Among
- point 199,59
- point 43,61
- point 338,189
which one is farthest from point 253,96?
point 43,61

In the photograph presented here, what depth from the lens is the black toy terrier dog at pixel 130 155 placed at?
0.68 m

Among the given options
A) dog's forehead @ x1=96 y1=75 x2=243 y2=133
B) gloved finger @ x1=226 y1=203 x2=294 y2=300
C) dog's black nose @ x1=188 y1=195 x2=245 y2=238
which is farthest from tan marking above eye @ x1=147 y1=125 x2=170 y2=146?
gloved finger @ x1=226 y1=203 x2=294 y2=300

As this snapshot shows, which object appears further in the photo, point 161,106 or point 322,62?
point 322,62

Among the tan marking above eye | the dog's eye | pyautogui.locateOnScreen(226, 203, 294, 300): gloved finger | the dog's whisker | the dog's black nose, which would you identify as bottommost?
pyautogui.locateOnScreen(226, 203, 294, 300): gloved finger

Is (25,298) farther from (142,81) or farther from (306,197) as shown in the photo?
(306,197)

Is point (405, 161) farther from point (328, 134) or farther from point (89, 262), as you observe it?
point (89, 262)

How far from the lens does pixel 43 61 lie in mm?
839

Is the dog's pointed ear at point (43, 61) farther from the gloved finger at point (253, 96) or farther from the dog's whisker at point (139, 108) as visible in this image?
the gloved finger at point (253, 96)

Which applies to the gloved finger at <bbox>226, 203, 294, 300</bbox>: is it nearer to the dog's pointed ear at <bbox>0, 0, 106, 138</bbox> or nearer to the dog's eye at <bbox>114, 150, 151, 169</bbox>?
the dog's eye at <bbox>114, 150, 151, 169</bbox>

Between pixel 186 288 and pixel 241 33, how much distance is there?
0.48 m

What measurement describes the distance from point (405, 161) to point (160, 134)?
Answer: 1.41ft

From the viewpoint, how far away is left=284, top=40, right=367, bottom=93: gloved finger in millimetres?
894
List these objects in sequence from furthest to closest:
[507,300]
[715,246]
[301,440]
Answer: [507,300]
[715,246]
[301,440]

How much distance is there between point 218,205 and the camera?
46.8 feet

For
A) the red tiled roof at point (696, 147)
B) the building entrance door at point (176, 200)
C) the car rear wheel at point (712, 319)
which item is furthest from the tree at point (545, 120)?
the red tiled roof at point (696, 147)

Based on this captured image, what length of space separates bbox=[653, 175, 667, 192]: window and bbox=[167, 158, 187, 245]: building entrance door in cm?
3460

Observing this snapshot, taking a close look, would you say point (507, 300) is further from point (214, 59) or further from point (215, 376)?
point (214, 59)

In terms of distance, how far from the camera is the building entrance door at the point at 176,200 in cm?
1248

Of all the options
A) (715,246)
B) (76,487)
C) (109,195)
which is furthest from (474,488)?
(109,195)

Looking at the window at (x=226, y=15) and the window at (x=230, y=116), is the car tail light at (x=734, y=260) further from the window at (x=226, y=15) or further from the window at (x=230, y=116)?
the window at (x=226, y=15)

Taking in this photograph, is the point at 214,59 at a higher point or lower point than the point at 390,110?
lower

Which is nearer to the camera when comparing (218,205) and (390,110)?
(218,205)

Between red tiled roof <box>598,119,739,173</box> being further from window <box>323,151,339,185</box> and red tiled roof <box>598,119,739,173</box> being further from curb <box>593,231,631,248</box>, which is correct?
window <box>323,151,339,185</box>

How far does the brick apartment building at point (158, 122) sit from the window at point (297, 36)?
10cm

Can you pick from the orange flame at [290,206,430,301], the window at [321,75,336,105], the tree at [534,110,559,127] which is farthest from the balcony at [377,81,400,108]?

*DIRECTIONS FOR THIS TASK*
Reproduce every one of the records above word for word, each with its answer.

*OUTPUT FOR THIS TASK*
Among
- point 199,59
- point 43,61
- point 338,189
which one is farthest from point 253,96?
point 43,61

In the photograph presented here, what depth from the lens is the black toy terrier dog at pixel 130 155 placed at?
0.68 m

Among the given options
A) dog's forehead @ x1=96 y1=75 x2=243 y2=133
B) gloved finger @ x1=226 y1=203 x2=294 y2=300
C) dog's black nose @ x1=188 y1=195 x2=245 y2=238
which is farthest from tan marking above eye @ x1=147 y1=125 x2=170 y2=146?
gloved finger @ x1=226 y1=203 x2=294 y2=300

As this snapshot shows, which object appears further in the photo, point 161,106 or point 322,62?
point 322,62

Among the tan marking above eye | the dog's eye | pyautogui.locateOnScreen(226, 203, 294, 300): gloved finger | the dog's whisker | the dog's black nose, which would you identify as bottommost?
pyautogui.locateOnScreen(226, 203, 294, 300): gloved finger

Is (25,298) farther from (142,81) or farther from (306,197) as shown in the photo?
(306,197)

Is point (405, 161) farther from point (328, 134) or farther from point (89, 262), as you observe it?
point (89, 262)

How far from the lens does pixel 43 61 lie in mm?
839

Is the dog's pointed ear at point (43, 61) farther from the gloved finger at point (253, 96) or farther from the dog's whisker at point (139, 108) as visible in this image?
the gloved finger at point (253, 96)

Which applies to the gloved finger at <bbox>226, 203, 294, 300</bbox>: is it nearer to the dog's pointed ear at <bbox>0, 0, 106, 138</bbox> or nearer to the dog's eye at <bbox>114, 150, 151, 169</bbox>?
the dog's eye at <bbox>114, 150, 151, 169</bbox>

Between pixel 186 288 and pixel 241 33, how much distance is there?
0.48 m

What measurement describes the distance from point (405, 161) to point (160, 134)?
Answer: 1.41ft

From the viewpoint, how far away is left=284, top=40, right=367, bottom=93: gloved finger in millimetres?
894
List these objects in sequence from furthest to closest:
[507,300]
[715,246]
[301,440]
Answer: [507,300]
[715,246]
[301,440]

How much distance is there between point 218,205 and the camera?
46.8 feet

For
A) the red tiled roof at point (696, 147)
B) the building entrance door at point (176, 200)
C) the car rear wheel at point (712, 319)
which item is furthest from the tree at point (545, 120)?
the red tiled roof at point (696, 147)

Based on this captured image, what length of space separates bbox=[653, 175, 667, 192]: window and bbox=[167, 158, 187, 245]: building entrance door in cm?
3460

Observing this snapshot, taking a close look, would you say point (507, 300) is further from point (214, 59) or further from point (215, 376)?
point (214, 59)

In terms of distance, how far from the camera is the building entrance door at the point at 176,200 in cm?
1248

Of all the options
A) (715,246)
B) (76,487)
C) (109,195)
which is furthest from (474,488)?
(109,195)

Looking at the window at (x=226, y=15) and the window at (x=230, y=116), is the car tail light at (x=734, y=260) further from the window at (x=226, y=15) or further from the window at (x=230, y=116)?
the window at (x=226, y=15)

Taking in this photograph, is the point at 214,59 at a higher point or lower point than the point at 390,110?
lower

Which is nearer to the camera when comparing (218,205) and (390,110)?
(218,205)

Between red tiled roof <box>598,119,739,173</box> being further from window <box>323,151,339,185</box> and red tiled roof <box>598,119,739,173</box> being further from curb <box>593,231,631,248</box>, which is correct?
window <box>323,151,339,185</box>

How far does the brick apartment building at point (158, 122) sit from the window at point (297, 36)?
10cm

Can you pick from the orange flame at [290,206,430,301], the window at [321,75,336,105], the tree at [534,110,559,127] which is farthest from the balcony at [377,81,400,108]?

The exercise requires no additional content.